**Work to complete**
Determine which lines of the records include the word "California", and copy them.

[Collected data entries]
━━━━━━━━━━

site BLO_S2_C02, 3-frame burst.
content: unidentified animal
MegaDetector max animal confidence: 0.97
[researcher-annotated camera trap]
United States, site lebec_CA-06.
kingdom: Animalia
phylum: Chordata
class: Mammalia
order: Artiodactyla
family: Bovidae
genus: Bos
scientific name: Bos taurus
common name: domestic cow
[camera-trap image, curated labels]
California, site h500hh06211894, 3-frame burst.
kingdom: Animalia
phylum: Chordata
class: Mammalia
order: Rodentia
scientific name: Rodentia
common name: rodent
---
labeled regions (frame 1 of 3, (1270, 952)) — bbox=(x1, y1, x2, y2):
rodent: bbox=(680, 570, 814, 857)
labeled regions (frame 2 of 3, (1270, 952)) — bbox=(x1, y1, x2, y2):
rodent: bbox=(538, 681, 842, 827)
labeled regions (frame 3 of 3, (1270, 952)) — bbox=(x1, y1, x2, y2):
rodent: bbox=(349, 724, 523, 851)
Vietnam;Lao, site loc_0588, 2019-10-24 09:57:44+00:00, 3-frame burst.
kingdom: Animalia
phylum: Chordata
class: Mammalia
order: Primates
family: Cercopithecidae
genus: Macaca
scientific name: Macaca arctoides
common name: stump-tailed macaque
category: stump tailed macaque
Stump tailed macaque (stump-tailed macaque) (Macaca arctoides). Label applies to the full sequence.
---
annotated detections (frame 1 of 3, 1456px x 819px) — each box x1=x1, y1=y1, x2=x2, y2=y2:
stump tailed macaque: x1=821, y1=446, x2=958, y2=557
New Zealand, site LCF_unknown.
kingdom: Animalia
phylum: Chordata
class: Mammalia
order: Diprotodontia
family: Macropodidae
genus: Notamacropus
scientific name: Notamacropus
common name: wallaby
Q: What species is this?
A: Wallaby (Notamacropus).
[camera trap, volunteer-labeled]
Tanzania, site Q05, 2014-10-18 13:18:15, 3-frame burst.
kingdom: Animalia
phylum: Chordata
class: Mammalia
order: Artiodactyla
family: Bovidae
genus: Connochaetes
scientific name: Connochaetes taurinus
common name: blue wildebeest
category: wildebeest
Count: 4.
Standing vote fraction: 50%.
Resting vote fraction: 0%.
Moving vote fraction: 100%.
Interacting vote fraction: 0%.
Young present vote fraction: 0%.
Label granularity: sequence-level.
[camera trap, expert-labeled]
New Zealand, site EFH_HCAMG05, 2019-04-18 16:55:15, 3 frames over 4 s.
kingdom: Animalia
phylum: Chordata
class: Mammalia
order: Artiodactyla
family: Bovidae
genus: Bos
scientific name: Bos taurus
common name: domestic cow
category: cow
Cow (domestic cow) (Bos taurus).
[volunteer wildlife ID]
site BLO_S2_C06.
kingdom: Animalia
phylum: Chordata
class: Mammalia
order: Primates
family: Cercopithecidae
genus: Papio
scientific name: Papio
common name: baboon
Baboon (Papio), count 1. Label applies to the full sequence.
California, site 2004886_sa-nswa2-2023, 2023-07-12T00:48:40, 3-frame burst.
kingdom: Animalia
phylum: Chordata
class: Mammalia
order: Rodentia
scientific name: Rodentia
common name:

━━━━━━━━━━

**Response to the task**
California, site h500hh06211894, 3-frame burst.
California, site 2004886_sa-nswa2-2023, 2023-07-12T00:48:40, 3-frame burst.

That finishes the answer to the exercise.